Goal of the exercise: Write all of the entries out again exactly.

Saved data entries:
<<<<

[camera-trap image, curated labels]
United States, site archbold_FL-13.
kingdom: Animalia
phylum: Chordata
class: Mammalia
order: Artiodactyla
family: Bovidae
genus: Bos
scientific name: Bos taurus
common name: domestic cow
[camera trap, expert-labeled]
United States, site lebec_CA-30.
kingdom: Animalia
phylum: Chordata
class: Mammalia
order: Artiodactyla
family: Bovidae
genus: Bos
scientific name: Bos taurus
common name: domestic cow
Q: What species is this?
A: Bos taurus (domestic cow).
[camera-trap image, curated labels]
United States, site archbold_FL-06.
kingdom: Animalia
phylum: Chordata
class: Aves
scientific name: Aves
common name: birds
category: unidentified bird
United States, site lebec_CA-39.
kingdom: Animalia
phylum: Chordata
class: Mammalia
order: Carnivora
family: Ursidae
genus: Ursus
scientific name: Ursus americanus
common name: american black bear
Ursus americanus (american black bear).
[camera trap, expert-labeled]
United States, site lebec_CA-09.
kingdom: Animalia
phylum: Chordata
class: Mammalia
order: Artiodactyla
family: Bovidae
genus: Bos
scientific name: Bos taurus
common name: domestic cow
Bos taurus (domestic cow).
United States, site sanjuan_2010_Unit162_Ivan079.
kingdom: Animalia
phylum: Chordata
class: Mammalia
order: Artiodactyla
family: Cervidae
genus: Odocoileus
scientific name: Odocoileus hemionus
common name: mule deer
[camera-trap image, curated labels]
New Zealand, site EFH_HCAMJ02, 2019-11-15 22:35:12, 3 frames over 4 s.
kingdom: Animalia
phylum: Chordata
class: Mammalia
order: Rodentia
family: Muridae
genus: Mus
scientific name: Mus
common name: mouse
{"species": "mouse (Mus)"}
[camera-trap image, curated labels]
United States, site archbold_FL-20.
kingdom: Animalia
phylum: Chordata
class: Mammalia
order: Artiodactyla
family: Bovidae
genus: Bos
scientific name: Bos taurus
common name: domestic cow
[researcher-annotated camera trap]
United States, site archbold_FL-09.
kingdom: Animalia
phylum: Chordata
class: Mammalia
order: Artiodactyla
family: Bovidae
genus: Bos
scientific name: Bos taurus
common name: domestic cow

>>>>

Completed task:
[camera-trap image, curated labels]
United States, site archbold_FL-13.
kingdom: Animalia
phylum: Chordata
class: Mammalia
order: Artiodactyla
family: Bovidae
genus: Bos
scientific name: Bos taurus
common name: domestic cow
[camera trap, expert-labeled]
United States, site lebec_CA-30.
kingdom: Animalia
phylum: Chordata
class: Mammalia
order: Artiodactyla
family: Bovidae
genus: Bos
scientific name: Bos taurus
common name: domestic cow
Q: What species is this?
A: Bos taurus (domestic cow).
[camera-trap image, curated labels]
United States, site archbold_FL-06.
kingdom: Animalia
phylum: Chordata
class: Aves
scientific name: Aves
common name: birds
category: unidentified bird
United States, site lebec_CA-39.
kingdom: Animalia
phylum: Chordata
class: Mammalia
order: Carnivora
family: Ursidae
genus: Ursus
scientific name: Ursus americanus
common name: american black bear
Ursus americanus (american black bear).
[camera trap, expert-labeled]
United States, site lebec_CA-09.
kingdom: Animalia
phylum: Chordata
class: Mammalia
order: Artiodactyla
family: Bovidae
genus: Bos
scientific name: Bos taurus
common name: domestic cow
Bos taurus (domestic cow).
United States, site sanjuan_2010_Unit162_Ivan079.
kingdom: Animalia
phylum: Chordata
class: Mammalia
order: Artiodactyla
family: Cervidae
genus: Odocoileus
scientific name: Odocoileus hemionus
common name: mule deer
[camera-trap image, curated labels]
New Zealand, site EFH_HCAMJ02, 2019-11-15 22:35:12, 3 frames over 4 s.
kingdom: Animalia
phylum: Chordata
class: Mammalia
order: Rodentia
family: Muridae
genus: Mus
scientific name: Mus
common name: mouse
{"species": "mouse (Mus)"}
[camera-trap image, curated labels]
United States, site archbold_FL-20.
kingdom: Animalia
phylum: Chordata
class: Mammalia
order: Artiodactyla
family: Bovidae
genus: Bos
scientific name: Bos taurus
common name: domestic cow
[researcher-annotated camera trap]
United States, site archbold_FL-09.
kingdom: Animalia
phylum: Chordata
class: Mammalia
order: Artiodactyla
family: Bovidae
genus: Bos
scientific name: Bos taurus
common name: domestic cow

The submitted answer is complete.